Sobre Juan Rivano se ha escrito menos que sobre Millas y Giannini, y debieron pasar décadas antes de que su obra se publicara en Chile en editoriales de prestigio. Sin embargo, fue desde un principio un filósofo motivado por la vinculación de la filosofía con el acontecer público. En los años previos al Golpe fue crítico tanto de la intervención política partidista en las universidades, como de la renuencia o incapacidad de la disciplina para abordar los temas que salían de los estrechos límites académicos. En Pasión según Judas (1972), Rivano trasladó los ejes narrativos centrales de la Pasión al Chile de la reforma universitaria, es decir, el destino de una posición crítica y contestataria en un ambiente político polarizado e intolerante.
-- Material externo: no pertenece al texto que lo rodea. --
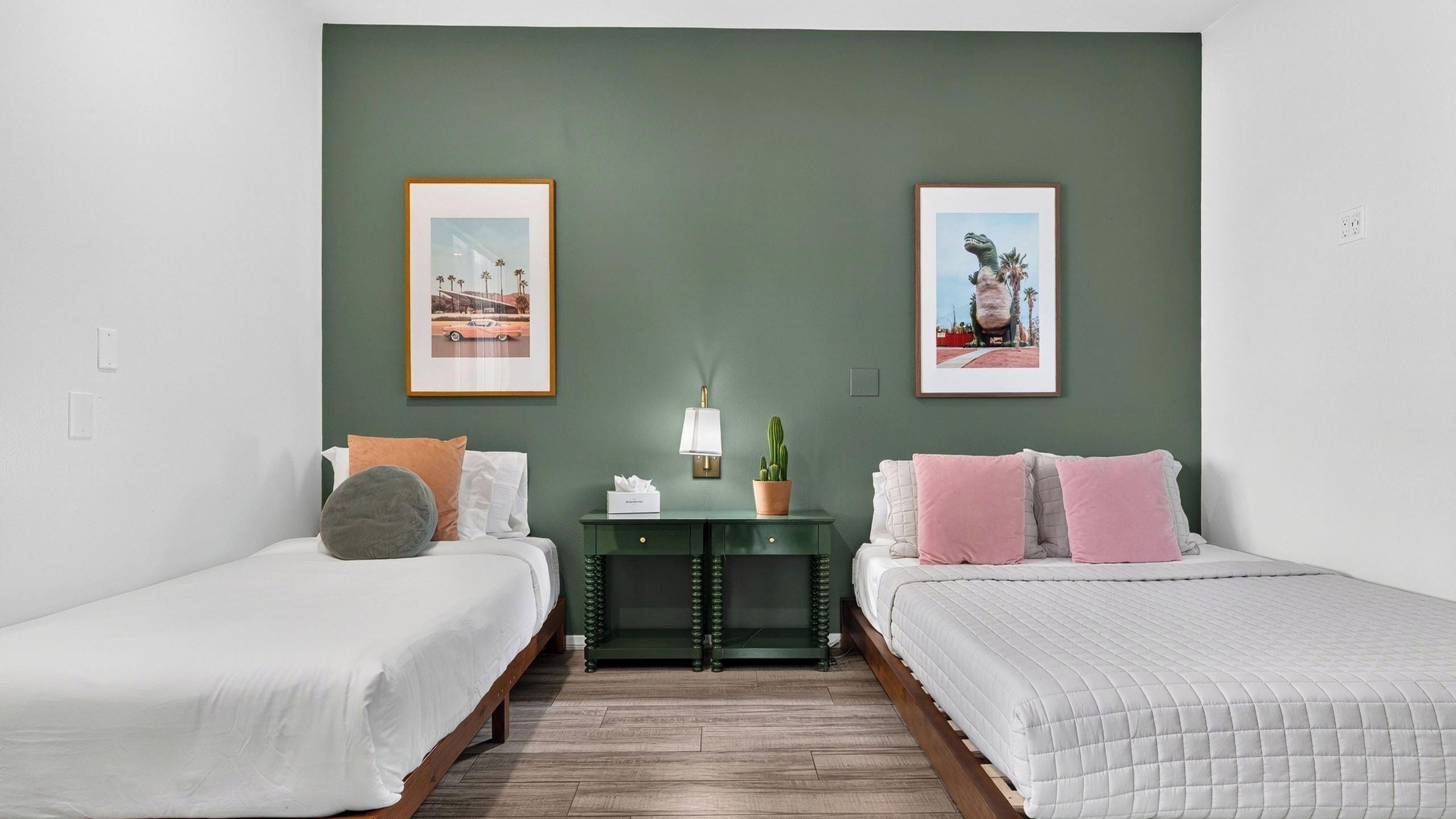 Ein Hotelzimmer mit zwei Einzelbetten, einem Nachttisch mit Lampe und Blumentopf sowie zwei gerahmten Bildern an der Wand.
En Filosofía en dilemas, también de 1972, esbozó la crítica de aquellas filosofías de la historia que, en su afán por sistematizar teóricamente un mundo azaroso, fracasaban en aterrizar la filosofía en la realidad cotidiana. Su obra fue truncada por el Golpe, la prisión y el exilio; gran parte aún permanece inédita.
Los filósofos chilenos mencionados, entre otros, eran todavía parte de una tradición que se remonta a los orígenes de la República y que respondía a las inquietudes nacionales. Desarrollaron los instrumentos analíticos y una impronta de responsabilidad frente a un amplio público que los reconocía como referentes. El golpe militar cercenó esta tradición, al punto de que la filosofía ha dejado de ser un referente intelectual, traspasándose esa responsabilidad a otras áreas del conocimiento o al mundo de la opinión periodística. No sabemos si existe un zurcidor hábil que pueda reconstituir las hebras de la tradición filosófica chilena o si nos encontramos ante un proceso de fragmentación en donde las partes ya no suman un todo.
Imagen: De izquierda a derecha: Jorge Millas, Humberto Giannini y Juan Rivano.